## WHAT TO DO:
1. In the forum thread on feeding round hay bales, what does Ken plan to make the needle-like spear from, and how long will it be?
2. Name every person who posts in the forum thread on feeding round hay bales, counting each name once.

# Tip on Feeding Round Baled Hay



## Ken Scharabok (May 11, 2002)

Whether you feed in a hay ring or just by setting the bales on the ground, there will be a good bit of waste. What basically happens is the cattle start eating in at the ends and eventually the top (which is where most of the weather spoilage has occurred), collapses on the bottom (which is where the ground spoilage has occured).

I went by a farm the other day and notice round bales of hay looking somewhat like mushrooms in his pasture. Occurred immediately to me what they had done. When it bale was set on the ground it was tipped so one end was upright. The cattle had no choice then but to start eating the sides, working their way into the better hay in the middle.

What I plan to do is to make a needle like spear out of probably 1/2" rebar about 2' long. A 1/2" rope will go into the end. When the bale is set on the ground with the tractor, I can then go around the back, stick the needle into the middle, toss the rope over the top of the bale and connect it to the hay spear bracket. By driving forward it should tip the bale upright fairly easily. To hold the spear and rope, I plan on welding a bracket to the side of the hay spear bracket.

Am open to a better idea as it will be a couple of days before I can get to this. The guys putting in about 5,000' of french drains in a field are keeping me humping to get in the pipe before they backfill with gravel. Guy I had hired to help didn't show up. Surprise - surprise!

Ken S. in WC TN


----------



## Jackpine Savage (Jul 4, 2002)

I fed this way for along time and then switched to putting them on the side  . This was with hard core bales. It seemed that they couldn't reach or tear apart the remaining center portion, so I always ended up with an upside down cone shaped leftover. 

For tipping them over maybe you could replace the top link with a hydraulic cylinder. You could tip the spear down and then use it as a lever to tip the bale.


----------



## Jena (Aug 13, 2003)

I can tip bales with my tractor. I'm not sure if I can explain how. I'll have to go tip some bales and think about what I'm doing when I'm doing it.

Of course, with the loader it's easy, but when I have the tractor with just the spear on the back, I can still do it. Forks make it very easy, if you have those. Just get about halfway under the bale, lift while reversing and there you go.

Jena


----------



## moopups (May 12, 2002)

You all must have different types of machinery to make the bales, the ones here I grab and tip over by hand, but remember I weigh 260 and go gator rideing bareback!!


----------



## Annie in S.E. Ohio (Jun 17, 2002)

Geez, Ken, what size are your bales? Ours are 5x4, netted wrapped, tightly wound, square edges, about 1000 pounds. We either tip them by stabbing them slightly below center, just barely in and lifting the hydraulics a bit. Alternately, two of us can tip them over by hand, only one person if they are stronger than me, not many women can tip a round bale by hand by themselves so I don't feel so bad!


----------



## Jena (Aug 13, 2003)

Well, I took my tractor out to get hay today....

## DATASET SECTION:
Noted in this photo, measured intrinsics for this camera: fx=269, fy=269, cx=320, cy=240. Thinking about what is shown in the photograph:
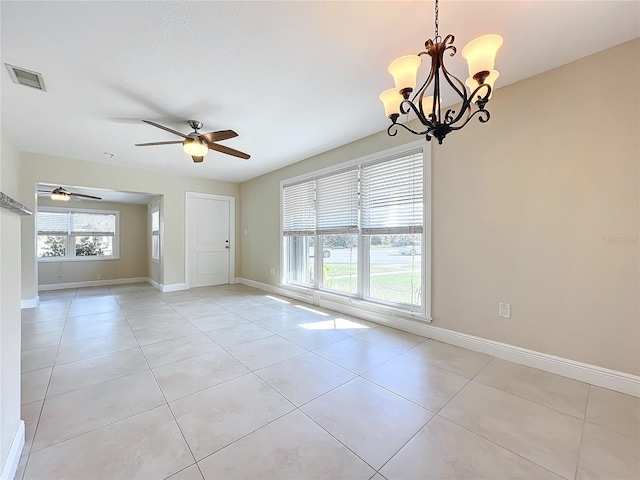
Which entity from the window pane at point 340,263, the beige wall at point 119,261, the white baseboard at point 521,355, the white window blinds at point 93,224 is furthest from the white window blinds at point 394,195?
the white window blinds at point 93,224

## SOLUTIONS:
1. About 1/2" rebar, roughly 2' long.

2. Ken Scharabok, Jackpine Savage, Jena, moopups, Annie in S.E. Ohio